The claimants, Odah Ezckiel Ogah, Adefemi Eyitayo Moses, Ogwuche Abraham, Charles Okwori (for themselves and on behalf of the disengaged Security Employees of Total E & P Nigeria Limited) had accused the oil company of unfair labour practice.
Other defendants alongside Total E& P Nigeria Limited were Transworld Security System Limited, Bemil Nigeria Limited, Halogen Security Nigeria Limited, Lack Guards Security Limited, and Kings Guards Security Limited.
The rule of the court provides that in the event of an appeal arising from a judgment sum, the judgment debtor must pay the money into the account of the Registrar of the court, pending the outcome of the appeal.
At the hearing in the matter, yesterday, counsel to the judgment debtor asked for a short adjournment to respond to a reply by the judgment creditors’ counsel, Mr.

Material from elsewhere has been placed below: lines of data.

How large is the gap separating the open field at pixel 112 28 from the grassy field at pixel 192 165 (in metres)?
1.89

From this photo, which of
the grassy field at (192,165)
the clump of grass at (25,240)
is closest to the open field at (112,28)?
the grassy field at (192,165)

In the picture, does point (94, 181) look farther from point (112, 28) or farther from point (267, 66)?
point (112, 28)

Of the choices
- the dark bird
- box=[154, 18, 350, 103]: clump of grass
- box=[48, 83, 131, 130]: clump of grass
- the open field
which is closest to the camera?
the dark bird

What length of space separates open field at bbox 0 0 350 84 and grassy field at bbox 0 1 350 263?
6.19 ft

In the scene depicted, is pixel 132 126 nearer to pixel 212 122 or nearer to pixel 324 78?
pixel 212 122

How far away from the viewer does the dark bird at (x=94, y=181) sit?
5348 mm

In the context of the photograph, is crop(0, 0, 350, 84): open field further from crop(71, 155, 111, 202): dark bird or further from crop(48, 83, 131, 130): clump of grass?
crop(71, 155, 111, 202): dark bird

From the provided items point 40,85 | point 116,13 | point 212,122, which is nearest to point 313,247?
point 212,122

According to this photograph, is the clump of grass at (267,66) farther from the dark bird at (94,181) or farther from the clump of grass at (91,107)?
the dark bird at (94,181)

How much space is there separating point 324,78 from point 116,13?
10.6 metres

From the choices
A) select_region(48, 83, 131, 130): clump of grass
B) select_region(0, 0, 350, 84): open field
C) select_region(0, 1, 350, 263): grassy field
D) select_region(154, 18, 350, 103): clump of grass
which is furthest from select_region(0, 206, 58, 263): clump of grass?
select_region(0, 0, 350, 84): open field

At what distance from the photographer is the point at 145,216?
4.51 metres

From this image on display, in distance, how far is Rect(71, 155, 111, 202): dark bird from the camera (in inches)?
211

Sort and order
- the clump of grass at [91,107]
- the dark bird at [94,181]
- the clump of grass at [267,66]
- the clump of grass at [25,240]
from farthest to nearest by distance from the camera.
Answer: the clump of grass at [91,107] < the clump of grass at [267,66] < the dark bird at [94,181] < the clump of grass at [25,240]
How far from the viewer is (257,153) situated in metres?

Ali Adah, who had opposed the application.
Recall that the claimants at the trial level, had asked the court for a declaration that the unilateral transfer of the Claimants’ employment to five different companies ( 2nd to 6th defendants) at different times by the 1st defendant within a period of about 15 years without their consent and the endorsement/approval of such transfer by any authorised labour officer is illegal, unlawful and unfair labour practice and therefore a breach of section 10 of the Labour Act of Nigeria and international best practices with impunity.
They had also asked for “a declaration that the refusal and neglect by the 1st defendant to issue letters of employment to the claimants despite repeated demands for same by the claimants without success is illegal, unlawful, unfair labour practice, a breach of international best practices and therefore, a violation of section 7 of the Labour Act and liable under section 21 of the same Act.
However, the 1st defendant in its defence alleged that it was not the employer of the claimants but the 2nd to 6th defendants.
The 2nd to 6th defendants denied being the employers of the claimants.